Instruções de trabalho:
**1.** Segundo o texto sobre a flauta, qual foi um dos maiores obstáculos técnicos ao tocar?
**2.** Enumere os músicos que, no texto sobre a flauta, eram olhados com inveja.
**3.** Reproduza do texto sobre a flauta o trecho que começa nas palavras "As dificuldades passaram" e termina depois de "no fluir musical.".

Seleção:
Talvez fosse então normal, que um dos maiores obstáculos técnicos com que me deparasse ao tocar fosse a respiração. Sentia-me inibida musicalmente por este factor. O que é certo é que cheguei a odiar a pobre flauta e certas frases musicais mais longas (de J.S.Bach, imagine-se) pela modesta réplica que constituiam dessas horas de aflição. Olhava, invejosa, para pianistas e instrumentistas de corda, sobretudo violinistas (e aqui refiro-me à performance dos instrumentos musicais e apenas isso, bem entendido).

As dificuldades passaram com os anos e com o desenvolvimento técnico (os problemas de ar, não a inveja dos violinistas) e aprendi a sentir-me confortável com a capacidade respiratória, tendo mesmo esta periodicidade e ritmo orgânicos sido mestres na compreensão da frase e no fluir musical.

Ninguém ouve música em apneia e uma má gerência da respiração, mesmo para um músico sem ser de sopro, pode ser fatal para a comunicação.

No entanto, ainda tendo conseguido inserir a respiração no discurso musical de uma forma saudável, não deixei de sentir o fascínio pelos instrumentos que não dependiam directamente da respiração. Ou melhor, sempre me perguntei como seria fazer música sem este tipo de - quer queiramos, quer não - limitação.

Extrato de dados:
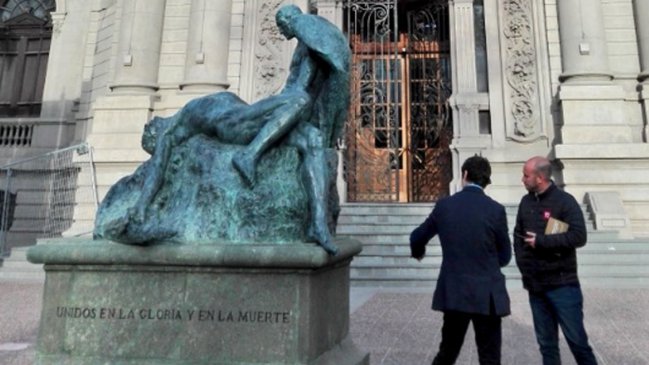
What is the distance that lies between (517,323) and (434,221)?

Resultados por ordem:
**1.** A respiração.

**2.** Pianistas, instrumentistas de corda e violinistas.

**3.**
As dificuldades passaram com os anos e com o desenvolvimento técnico (os problemas de ar, não a inveja dos violinistas) e aprendi a sentir-me confortável com a capacidade respiratória, tendo mesmo esta periodicidade e ritmo orgânicos sido mestres na compreensão da frase e no fluir musical.